Database Anti-Pattern: Recursive Network Select
Recursive Network Select is a pattern that occurs when a program makes a call to a database returning a resultset and then as it loops through that resultset it makes a call to the database for each record as it loops through the resultset. In extreme cases, the program will add additional levels of recursion while looping through the resultsets returned as a result of the calls made while looping through the initial resultset.
Here is a typical example: The program retrieves a list of customers in the database. Then to get a list of orders placed by each customer the program will loop through the customers and for each customer it will query the database to get a list of orders placed for that customer. In the extreme cases, the order itself doesn’t contain all of the necessary information, so the program will then loop through each order and send another query to the database to get the list of products in each order.
Why is a Recursive Network Select bad? Let’s look at some of the numbers.
One hundred customers, each with an average of three orders, and each order averaging three products.

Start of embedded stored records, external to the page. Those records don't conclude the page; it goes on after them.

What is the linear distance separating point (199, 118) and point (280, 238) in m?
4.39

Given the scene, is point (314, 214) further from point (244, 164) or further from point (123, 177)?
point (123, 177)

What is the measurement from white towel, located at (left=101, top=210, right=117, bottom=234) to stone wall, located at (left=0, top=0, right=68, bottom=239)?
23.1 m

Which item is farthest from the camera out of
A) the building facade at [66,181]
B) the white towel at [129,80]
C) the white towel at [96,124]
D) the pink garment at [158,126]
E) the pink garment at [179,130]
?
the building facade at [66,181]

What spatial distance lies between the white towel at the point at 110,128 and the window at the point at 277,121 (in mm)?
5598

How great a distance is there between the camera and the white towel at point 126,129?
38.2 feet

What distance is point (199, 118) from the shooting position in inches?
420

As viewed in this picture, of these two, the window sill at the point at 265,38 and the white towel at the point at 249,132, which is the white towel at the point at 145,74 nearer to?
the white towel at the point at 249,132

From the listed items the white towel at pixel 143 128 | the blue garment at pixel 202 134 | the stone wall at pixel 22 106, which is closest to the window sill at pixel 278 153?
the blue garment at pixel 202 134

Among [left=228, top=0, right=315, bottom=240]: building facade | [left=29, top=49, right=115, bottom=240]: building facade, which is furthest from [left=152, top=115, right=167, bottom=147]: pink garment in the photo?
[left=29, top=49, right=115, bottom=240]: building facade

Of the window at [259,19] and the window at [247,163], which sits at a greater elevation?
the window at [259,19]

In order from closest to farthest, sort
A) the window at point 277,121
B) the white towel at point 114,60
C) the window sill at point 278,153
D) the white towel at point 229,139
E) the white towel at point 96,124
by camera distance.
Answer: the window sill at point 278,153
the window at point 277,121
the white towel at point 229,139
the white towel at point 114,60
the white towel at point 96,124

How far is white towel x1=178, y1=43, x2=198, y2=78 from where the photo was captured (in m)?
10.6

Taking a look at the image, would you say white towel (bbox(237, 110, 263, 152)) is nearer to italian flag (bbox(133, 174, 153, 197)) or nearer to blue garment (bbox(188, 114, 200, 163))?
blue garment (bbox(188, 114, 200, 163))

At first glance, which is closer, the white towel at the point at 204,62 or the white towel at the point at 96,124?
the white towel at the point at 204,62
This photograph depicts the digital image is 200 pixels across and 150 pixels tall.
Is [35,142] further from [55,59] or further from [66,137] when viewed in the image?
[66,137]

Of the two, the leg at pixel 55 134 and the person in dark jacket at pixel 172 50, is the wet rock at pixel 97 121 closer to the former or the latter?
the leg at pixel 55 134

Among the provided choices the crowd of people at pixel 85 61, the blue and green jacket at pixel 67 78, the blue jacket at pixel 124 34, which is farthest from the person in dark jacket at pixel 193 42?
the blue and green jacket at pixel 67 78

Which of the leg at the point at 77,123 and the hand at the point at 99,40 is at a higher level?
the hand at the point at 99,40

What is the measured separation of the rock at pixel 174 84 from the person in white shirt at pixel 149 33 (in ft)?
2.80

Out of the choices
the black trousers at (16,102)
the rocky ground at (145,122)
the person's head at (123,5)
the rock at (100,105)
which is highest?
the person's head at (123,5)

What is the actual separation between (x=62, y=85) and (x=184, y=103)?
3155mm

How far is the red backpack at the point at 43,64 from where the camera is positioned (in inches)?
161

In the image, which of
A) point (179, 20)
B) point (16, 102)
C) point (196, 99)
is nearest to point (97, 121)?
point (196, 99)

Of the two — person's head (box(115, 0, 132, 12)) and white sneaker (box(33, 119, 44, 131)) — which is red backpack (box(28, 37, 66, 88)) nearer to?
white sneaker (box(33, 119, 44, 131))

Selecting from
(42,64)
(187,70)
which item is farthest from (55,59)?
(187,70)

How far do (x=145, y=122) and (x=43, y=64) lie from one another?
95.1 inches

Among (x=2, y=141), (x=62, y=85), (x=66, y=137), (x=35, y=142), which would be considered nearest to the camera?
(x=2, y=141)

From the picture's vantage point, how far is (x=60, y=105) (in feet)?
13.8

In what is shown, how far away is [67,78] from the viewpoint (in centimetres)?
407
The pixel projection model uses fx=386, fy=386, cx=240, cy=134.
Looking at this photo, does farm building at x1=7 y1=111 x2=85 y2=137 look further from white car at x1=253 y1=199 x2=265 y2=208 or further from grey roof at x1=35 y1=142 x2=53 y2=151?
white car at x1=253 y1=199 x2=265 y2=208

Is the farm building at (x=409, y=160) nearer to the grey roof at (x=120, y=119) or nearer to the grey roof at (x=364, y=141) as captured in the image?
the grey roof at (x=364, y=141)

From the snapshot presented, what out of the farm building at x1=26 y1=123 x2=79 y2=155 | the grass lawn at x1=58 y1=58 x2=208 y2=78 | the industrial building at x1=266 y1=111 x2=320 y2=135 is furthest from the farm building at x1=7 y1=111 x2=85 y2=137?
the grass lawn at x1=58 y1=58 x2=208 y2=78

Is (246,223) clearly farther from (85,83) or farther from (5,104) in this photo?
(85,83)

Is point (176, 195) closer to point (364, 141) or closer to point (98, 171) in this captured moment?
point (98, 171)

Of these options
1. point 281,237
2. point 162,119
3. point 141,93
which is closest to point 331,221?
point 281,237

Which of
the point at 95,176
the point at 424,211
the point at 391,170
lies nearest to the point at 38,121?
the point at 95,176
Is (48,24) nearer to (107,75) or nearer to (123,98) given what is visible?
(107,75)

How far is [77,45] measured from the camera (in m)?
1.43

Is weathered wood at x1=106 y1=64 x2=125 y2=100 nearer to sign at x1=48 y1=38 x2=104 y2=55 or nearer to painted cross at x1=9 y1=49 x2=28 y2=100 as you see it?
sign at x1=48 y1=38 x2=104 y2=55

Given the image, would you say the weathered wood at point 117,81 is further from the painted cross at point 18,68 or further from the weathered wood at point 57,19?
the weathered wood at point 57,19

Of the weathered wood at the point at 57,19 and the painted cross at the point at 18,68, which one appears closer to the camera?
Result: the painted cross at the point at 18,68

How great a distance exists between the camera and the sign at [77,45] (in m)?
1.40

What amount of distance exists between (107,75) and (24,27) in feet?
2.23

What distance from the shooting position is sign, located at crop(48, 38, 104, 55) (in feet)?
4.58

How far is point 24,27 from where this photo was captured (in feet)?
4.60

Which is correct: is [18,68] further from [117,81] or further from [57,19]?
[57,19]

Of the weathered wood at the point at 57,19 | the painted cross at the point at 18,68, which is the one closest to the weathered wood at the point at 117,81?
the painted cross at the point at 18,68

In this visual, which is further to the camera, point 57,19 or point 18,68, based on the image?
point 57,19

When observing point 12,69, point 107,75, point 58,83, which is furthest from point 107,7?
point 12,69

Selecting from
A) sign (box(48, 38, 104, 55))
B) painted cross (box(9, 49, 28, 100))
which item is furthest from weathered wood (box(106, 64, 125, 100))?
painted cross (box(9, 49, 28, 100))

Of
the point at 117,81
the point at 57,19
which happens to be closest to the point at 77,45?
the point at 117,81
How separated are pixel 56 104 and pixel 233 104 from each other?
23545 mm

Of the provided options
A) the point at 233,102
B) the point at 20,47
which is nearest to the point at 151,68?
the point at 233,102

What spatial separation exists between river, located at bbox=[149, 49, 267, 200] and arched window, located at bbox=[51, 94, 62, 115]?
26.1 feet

- One query to get the customer list
- One hundred queries to get the orders for each customer
- Three hundred queries to get the product list for each order
That’s a total of four hundred and one queries. Each of those queries is composed of the following steps (simplified, there are actually many more steps than this):
- Open a connection to the server (some languages/frameworks retain persistent database connections)
- Transmit your query across the wire to the database server
- The database server parses and tokenizes the query
- After processing the query the database server comes up with a query plan to fetch the data
- Indexes are traversed, identifying rows that qualify for inclusion
- The server positions the read/write heads to gather the data from disk
- The server reads all of the data from disk assembling the resultset
- Criteria are used to exclude data from the resultset based on the where clause
- The final resultset is packaged up and shipped back across the wire to your program (optionally closing the connection when finished)
- Your program processes the resultset and makes it available to user level code for processing
If each query ran in 100 milliseconds, it would still take 41 seconds to process that resultset. The reality is that the total round trip time for those queries would be closer to 200 to 300 ms even if the query itself ran in 100 milliseconds. Each query comes with non-optimizable network overhead. That’s with only one hundred customers, the page load time increases with each customer and order added. Imagine this with system dealing with many thousands of customers.
This isn’t an idle speculative post, I have run across this pattern numerous times in the field dealing with database systems. In fact a system I am dealing with currently has this problem, which inspired this post.
There are a number of reasons programmers make this mistake. The biggest reason seems to be lack of understanding about SQL, or the total processing time required for this type of a solution. Unfortunately a large number of programmers do not properly understand how to join tables to get data. Sometimes programmers who know how to join tables, simply opt to do a Recursive Network Select because they view it as easier to do in their language than it is to use joins and get the data in a single call.
So we’ve established that the Recursive Network Select is bad practice, but how do you get around it? If a developer is working with a database, it’s important to understand the basic concepts involved, such as joining tables and/or limiting results with a properly formed where clause. Next, with the advent of good OO mappers, many languages provide framework facilities that will cleanly rip apart the resultset leaving you with a nice set of objects to loop through. Even if you don’t have a nice OO mapper to disassemble the dataset, it’s better to loop through the records and do it yourself than it is to make hundreds or thousands of network calls.
Finally, in most cases your program shouldn’t be returning hundreds or thousands of records to the client. This is why almost all libraries support pagination. People cannot consume hundreds or thousands of records at one time. Typically results should be limited to ten or twenty top level results. In some cases you may need to deal with hundreds or thousands of records, and where possible you should do a lot of the heavy lifting in Stored Procedures.
This article may be obvious to many developers, unfortunately it isn’t obvious to everyone. So the next time you encounter a Recursive Network Select, point the developer to this page, hopefully this will help them understand how performance damaging it can be.